■ Selection:
.....

Sat 19 Sep 2009 12:59
We haven’t spent the night in a marina for over a month now, preferring
instead to stay in peaceful anchorages, away from sky-high prices and
bureaucracy. This has been fine, but it can be quite an isolated
lifestyle. Every night, we can see the lights of a dozen yachts sharing
the same bay, but each one is self contained, a bit like a spaceship. I
usually enjoy the isolation, because it allows me to read my book, play
the piano, brush up on my Italian or even compose one of these fantastic

But there comes a time when you crave a bit of platonic interaction with
the neighbours and so it was that we invited Herbert and Alejandra from
the yacht ‘Flying Eagle’ to have a glass of wine with us. Herbert and Alej
turned out to be very sociable indeed, as did Giampaolo and Donatella, an
Italian couple from ‘Riff Raff’. We spent some great evenings together on
each other’s yachts, sitting under the stars and talking (mostly rubbish)
late into the night.

.....

■ Source material:
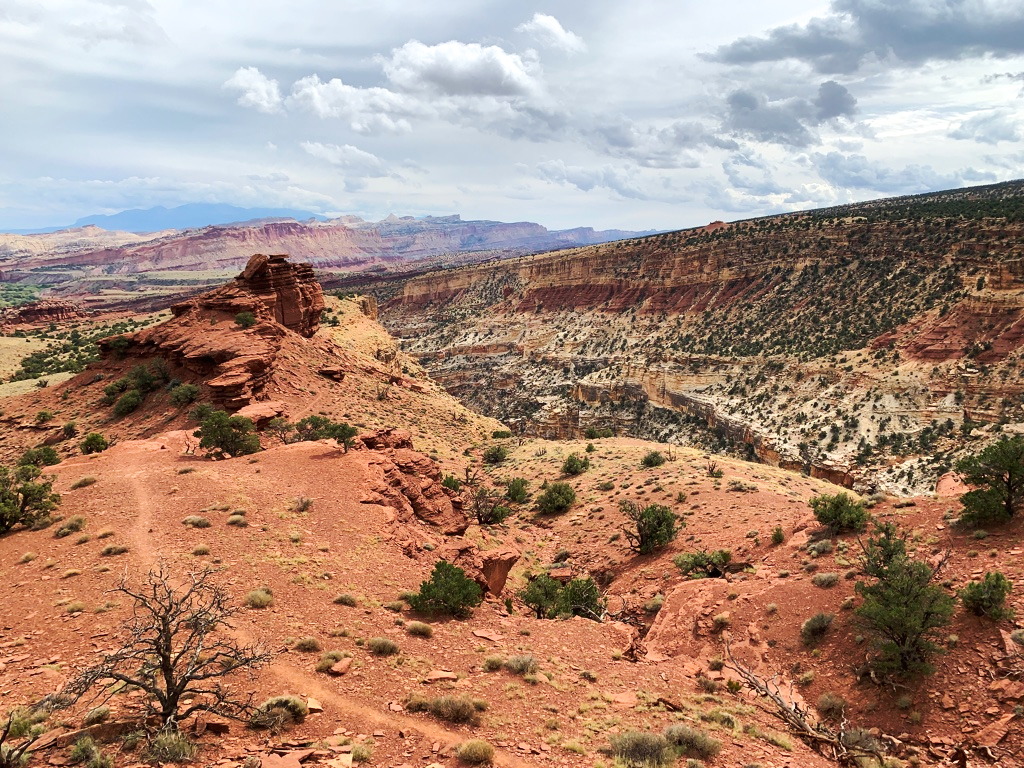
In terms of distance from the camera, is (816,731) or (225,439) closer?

.....

■ Problems to solve:
[a] Answer these questions from the sailing post, one per line:
(i) How long has it been since the writer last spent a night in a marina?
(ii) What is the name of the yacht belonging to Herbert and Alejandra?
(iii) Which couple came from the yacht 'Riff Raff'?
[b] Rewrite part of the sailing post, swapping "stars" for "moon". Begin at the words "But there comes" and stop after "into the night.".
[c] Extend the sailing post with a few more sentences after its last line.

■ Responses:
[a]
(i) Over a month.
(ii) 'Flying Eagle'.
(iii) Giampaolo and Donatella, an Italian couple.

[b]
But there comes a time when you crave a bit of platonic interaction with
the neighbours and so it was that we invited Herbert and Alejandra from
the yacht ‘Flying Eagle’ to have a glass of wine with us. Herbert and Alej
turned out to be very sociable indeed, as did Giampaolo and Donatella, an
Italian couple from ‘Riff Raff’. We spent some great evenings together on
each other’s yachts, sitting under the moon and talking (mostly rubbish)
late into the night.

[c]
This was more of an achievement than it seems, since it was a bit like the
Tower of Babel, with four main languages between us, but this didn’t
matter, even when everybody lapsed into Spanish as they did from time to
time. You just get the gist of what’s being said and in any case,
Alejandra (from Argentina) was a great diplomat who sensed when a quick
translation was needed. Herbert (from Dusseldorf) was a huge character,
full of energy and good humour, who had been a helicopter pilot in the
German army, then an airline pilot. When we met him, he was happily
retired and living with Alejandra for some of the year on ‘Flying Eagle’.
He had a great fund of flying stories, which I enjoyed very much. On 3rd
September, we left Pollensa for Mahon in Menorca and it was quite a wrench
to leave everybody behind. In the cruising/live-aboard world, you get to
know people amazingly quickly.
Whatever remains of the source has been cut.